TEKS BACAAN:
◆ ◆ ◆ ◆ ◆ ◆ ◆
Beksan Lawung Ageng

Salah satu tarian pusaka yang dimiliki oleh Keraton Yogyakarta adalah Beksan Lawung Ageng, tari yang menggambarkan adu ketangkasan prajurit bertombak. Beksan Lawung Ageng diciptakan oleh Sri Sultan Hamengku Buwono I (1755-1792) yang terinspirasi perlombaan watangan. Watangan adalah latihan ketangkasan berkuda dan memainkan tombak yang biasa dilakukan oleh Abdi Dalem Prajurit pada masa lalu. 

Dalam watangan, yang juga dikenal dengan sebutan Seton karena dimainkan tiap hari Sabtu, seorang prajurit akan berkuda sambil membawa tombak berujung tumpul yang disebut lawung. Lawung tersebut kemudian digunakan untuk menyerang dan menjatuhkan lawan. Perlombaan ini dahulu diadakan di Alun-Alun Utara dengan diiringi gamelan Kiai Guntur Laut yang memainkan Gendhing Monggang.

Beksan Lawung Ageng menggambarkan suasana berlatih perang dan adu ketangkasan dalam bermain tombak, sama seperti suasana pada saat watangan berlangsung. Gerakan-gerakannya mengandung unsur heroik, patriotik, dan berkarakter maskulin. Dialog yang digunakan dalam tarian merupakan campuran dari bahasa Madura, Melayu, dan Jawa. Dialog tersebut umumnya adalah perintah-perintah dalam satuan keprajuritan. 

2 Beksan Lawung Ageng Merupakan Salah Satu Tarian Pusaka

Beksan Lawung Ageng merupakan salah satu tarian pusaka.

 

Peran dalam Beksan Lawung Ageng

Ada lima peran dalam Beksan Lawung Agengjajar, lurah, botoh, ploncon, dan salaotho. Jajar terdiri dari empat penari, berperan sebagai prajurit muda yang penuh dengan semangat. Dalam struktur keprajuritan, jajar adalah pangkat paling rendah bagi seorang prajurit. Penari yang berperan sebagai jajar menggunakan ragam gerak bapang yang bersifat gagah dan ekspresif. Lurah juga terdiri dari empat penari, berperan sebagai prajurit yang telah matang. Dalam struktur keprajuritan, prajurit berpangkat lurah menempati posisi di atas jajar. Penari yang berperan sebagai lurah menggunakan ragam gerak kalang kinantang yang bersifat gagah dan anggun, lebih halus dibanding ragam gerak bapang. Jajar dan lurah inilah yang berperan sebagai prajurit yang berhadapan satu sama lain.
◆ ◆ ◆ ◆ ◆ ◆ ◆
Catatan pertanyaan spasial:
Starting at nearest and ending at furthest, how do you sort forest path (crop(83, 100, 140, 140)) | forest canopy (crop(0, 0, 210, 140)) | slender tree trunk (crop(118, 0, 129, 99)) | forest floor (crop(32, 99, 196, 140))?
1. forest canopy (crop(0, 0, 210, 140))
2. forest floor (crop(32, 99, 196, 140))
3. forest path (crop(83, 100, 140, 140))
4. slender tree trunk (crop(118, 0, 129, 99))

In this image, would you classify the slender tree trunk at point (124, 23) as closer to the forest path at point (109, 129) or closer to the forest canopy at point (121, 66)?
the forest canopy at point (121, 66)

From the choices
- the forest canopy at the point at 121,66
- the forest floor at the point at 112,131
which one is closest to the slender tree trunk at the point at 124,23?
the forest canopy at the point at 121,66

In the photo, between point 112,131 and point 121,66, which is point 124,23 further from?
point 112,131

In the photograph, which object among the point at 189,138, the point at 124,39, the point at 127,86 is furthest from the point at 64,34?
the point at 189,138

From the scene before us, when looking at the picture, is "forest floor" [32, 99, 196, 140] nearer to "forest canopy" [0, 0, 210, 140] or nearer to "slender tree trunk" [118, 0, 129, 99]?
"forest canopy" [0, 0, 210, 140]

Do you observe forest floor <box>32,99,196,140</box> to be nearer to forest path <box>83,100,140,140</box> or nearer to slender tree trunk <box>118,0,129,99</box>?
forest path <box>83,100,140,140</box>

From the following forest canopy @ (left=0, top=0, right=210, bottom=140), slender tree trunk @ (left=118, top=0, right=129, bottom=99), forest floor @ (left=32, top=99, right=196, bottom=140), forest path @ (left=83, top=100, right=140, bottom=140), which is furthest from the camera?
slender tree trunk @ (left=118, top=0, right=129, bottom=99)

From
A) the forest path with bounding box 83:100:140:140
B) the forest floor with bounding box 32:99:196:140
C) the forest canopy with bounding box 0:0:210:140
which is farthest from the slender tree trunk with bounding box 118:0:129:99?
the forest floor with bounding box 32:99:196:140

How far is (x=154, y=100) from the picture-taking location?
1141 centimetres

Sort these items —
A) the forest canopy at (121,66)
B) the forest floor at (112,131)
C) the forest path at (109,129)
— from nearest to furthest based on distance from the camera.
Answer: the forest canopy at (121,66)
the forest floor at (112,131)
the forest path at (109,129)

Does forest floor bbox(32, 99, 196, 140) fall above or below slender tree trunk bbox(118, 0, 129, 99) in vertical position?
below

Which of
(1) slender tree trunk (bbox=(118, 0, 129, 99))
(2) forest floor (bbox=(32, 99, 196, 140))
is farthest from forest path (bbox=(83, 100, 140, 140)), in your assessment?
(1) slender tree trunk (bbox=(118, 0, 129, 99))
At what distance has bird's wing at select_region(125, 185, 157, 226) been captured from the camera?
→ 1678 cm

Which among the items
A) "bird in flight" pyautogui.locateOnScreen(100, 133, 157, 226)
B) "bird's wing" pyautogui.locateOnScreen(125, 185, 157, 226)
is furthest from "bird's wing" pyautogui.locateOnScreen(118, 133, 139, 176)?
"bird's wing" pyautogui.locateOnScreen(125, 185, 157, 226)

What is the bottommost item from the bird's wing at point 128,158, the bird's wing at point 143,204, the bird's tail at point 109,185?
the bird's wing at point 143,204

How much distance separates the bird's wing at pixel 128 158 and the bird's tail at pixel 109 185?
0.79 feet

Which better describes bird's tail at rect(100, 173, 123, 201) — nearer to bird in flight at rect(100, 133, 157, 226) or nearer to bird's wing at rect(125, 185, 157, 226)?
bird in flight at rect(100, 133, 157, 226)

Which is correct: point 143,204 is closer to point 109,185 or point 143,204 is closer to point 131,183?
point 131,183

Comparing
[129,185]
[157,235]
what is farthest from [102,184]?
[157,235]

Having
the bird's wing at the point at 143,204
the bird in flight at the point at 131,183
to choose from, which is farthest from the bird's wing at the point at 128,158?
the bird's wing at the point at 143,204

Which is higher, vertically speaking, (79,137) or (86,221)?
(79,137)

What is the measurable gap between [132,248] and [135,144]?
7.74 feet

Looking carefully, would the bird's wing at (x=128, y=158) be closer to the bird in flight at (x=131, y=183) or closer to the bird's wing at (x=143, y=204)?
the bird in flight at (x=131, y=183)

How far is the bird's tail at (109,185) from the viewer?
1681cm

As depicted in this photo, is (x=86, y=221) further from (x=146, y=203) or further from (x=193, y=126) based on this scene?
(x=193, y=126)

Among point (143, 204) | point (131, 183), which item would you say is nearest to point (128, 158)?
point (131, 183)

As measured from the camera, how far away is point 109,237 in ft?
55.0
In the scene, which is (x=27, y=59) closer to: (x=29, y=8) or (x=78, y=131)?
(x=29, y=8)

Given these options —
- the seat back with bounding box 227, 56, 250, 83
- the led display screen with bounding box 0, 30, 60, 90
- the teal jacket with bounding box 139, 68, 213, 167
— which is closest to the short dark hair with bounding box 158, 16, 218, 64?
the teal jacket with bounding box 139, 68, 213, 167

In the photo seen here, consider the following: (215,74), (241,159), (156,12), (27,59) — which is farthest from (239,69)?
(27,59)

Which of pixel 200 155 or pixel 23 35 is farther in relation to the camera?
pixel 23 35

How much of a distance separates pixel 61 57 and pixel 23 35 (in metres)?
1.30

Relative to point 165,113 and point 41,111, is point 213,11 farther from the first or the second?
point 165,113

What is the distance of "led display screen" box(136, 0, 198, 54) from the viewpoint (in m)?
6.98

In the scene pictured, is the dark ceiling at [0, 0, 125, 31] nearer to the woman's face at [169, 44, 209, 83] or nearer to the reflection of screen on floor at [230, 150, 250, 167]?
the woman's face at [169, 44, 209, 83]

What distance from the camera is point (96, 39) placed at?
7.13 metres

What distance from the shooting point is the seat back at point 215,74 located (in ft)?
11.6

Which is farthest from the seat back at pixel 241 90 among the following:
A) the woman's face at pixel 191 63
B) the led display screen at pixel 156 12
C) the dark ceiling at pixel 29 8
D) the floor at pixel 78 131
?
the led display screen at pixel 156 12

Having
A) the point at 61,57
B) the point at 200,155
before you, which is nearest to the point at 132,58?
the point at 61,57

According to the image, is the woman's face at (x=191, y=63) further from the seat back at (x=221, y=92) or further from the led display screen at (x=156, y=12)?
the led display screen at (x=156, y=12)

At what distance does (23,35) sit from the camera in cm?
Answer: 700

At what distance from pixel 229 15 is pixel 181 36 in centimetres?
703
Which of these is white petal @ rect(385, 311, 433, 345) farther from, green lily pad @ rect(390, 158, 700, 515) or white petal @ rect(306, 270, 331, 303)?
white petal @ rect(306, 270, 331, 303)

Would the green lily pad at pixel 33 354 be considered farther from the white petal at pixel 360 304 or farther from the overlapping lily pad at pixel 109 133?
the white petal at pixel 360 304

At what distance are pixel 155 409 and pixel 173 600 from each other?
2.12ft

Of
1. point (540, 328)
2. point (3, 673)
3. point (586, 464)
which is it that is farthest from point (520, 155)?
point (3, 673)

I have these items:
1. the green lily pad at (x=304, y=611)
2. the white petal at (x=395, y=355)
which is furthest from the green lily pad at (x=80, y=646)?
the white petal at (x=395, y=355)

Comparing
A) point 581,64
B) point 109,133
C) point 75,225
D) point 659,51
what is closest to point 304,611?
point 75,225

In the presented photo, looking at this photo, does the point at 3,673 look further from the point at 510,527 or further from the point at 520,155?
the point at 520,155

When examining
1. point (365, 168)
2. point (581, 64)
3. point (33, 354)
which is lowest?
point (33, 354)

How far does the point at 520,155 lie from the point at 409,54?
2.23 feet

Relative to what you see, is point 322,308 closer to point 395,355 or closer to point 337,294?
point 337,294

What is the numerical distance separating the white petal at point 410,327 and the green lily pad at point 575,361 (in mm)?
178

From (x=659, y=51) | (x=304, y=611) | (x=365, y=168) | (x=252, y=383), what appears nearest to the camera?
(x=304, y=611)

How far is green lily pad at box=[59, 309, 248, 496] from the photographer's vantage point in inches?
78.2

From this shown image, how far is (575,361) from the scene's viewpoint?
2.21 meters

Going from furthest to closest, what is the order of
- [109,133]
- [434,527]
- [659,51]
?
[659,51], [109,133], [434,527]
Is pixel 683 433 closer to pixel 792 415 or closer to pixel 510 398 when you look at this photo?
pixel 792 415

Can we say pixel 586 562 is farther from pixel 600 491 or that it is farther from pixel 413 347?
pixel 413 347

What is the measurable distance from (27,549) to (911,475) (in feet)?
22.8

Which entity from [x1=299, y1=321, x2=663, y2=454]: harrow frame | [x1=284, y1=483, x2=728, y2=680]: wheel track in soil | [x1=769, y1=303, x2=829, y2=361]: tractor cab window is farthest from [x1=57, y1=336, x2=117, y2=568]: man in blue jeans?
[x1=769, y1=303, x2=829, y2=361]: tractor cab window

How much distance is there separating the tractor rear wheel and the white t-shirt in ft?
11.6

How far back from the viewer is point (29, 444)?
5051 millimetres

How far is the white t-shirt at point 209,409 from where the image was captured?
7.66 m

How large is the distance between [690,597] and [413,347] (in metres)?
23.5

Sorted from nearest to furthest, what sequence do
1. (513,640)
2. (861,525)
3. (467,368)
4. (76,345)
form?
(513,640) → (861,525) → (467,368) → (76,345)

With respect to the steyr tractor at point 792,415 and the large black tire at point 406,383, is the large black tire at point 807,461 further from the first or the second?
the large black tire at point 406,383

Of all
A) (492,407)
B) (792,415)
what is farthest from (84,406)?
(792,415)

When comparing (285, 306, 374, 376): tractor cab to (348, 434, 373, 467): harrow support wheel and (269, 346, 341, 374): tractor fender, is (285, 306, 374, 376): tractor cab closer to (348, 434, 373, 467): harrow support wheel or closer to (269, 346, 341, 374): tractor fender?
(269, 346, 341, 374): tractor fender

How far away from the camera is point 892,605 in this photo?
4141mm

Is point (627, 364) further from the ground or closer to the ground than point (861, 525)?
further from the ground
◆ ◆ ◆ ◆ ◆ ◆ ◆
PERMINTAAN TUGAS 1:
Tentukan apakah setiap pernyataan berikut sesuai dengan bacaan tentang Beksan Lawung Ageng. Jawab ya atau tidak, lalu kutip kata-kata penentu dari bacaan itu.
(a) Beksan Lawung Ageng diciptakan oleh Sri Sultan Hamengku Buwono I.
(b) Watangan dimainkan setiap hari Minggu.
(c) Dalam struktur keprajuritan, lurah berpangkat di bawah jajar.
PERMINTAAN TUGAS 2:
Masukkan ke dalam tabel Markdown bagian catatan mulai dari baris yang memuat "When comparing (285, 306, 374, 376): tractor" sampai akhir catatan, dengan kedua ujungnya ikut. Gunakan kolom No dan Baris catatan, dan lewati baris kosong.

JAWABAN YANG DIHARAPKAN 1:
(a) Ya: "Beksan Lawung Ageng diciptakan oleh Sri Sultan Hamengku Buwono I (1755-1792)"
(b) Tidak: "dikenal dengan sebutan Seton karena dimainkan tiap hari Sabtu"
(c) Tidak: "prajurit berpangkat lurah menempati posisi di atas jajar"

JAWABAN YANG DIHARAPKAN 2:
| No | Baris catatan |
|---|---|
| 1 | When comparing (285, 306, 374, 376): tractor cab to (348, 434, 373, 467): harrow support wheel and (269, 346, 341, 374): tractor fender, is (285, 306, 374, 376): tractor cab closer to (348, 434, 373, 467): harrow support wheel or closer to (269, 346, 341, 374): tractor fender? |
| 2 | (269, 346, 341, 374): tractor fender |
| 3 | How far away from the camera is point 892,605 in this photo? |
| 4 | 4141mm |
| 5 | Is point (627, 364) further from the ground or closer to the ground than point (861, 525)? |
| 6 | further from the ground |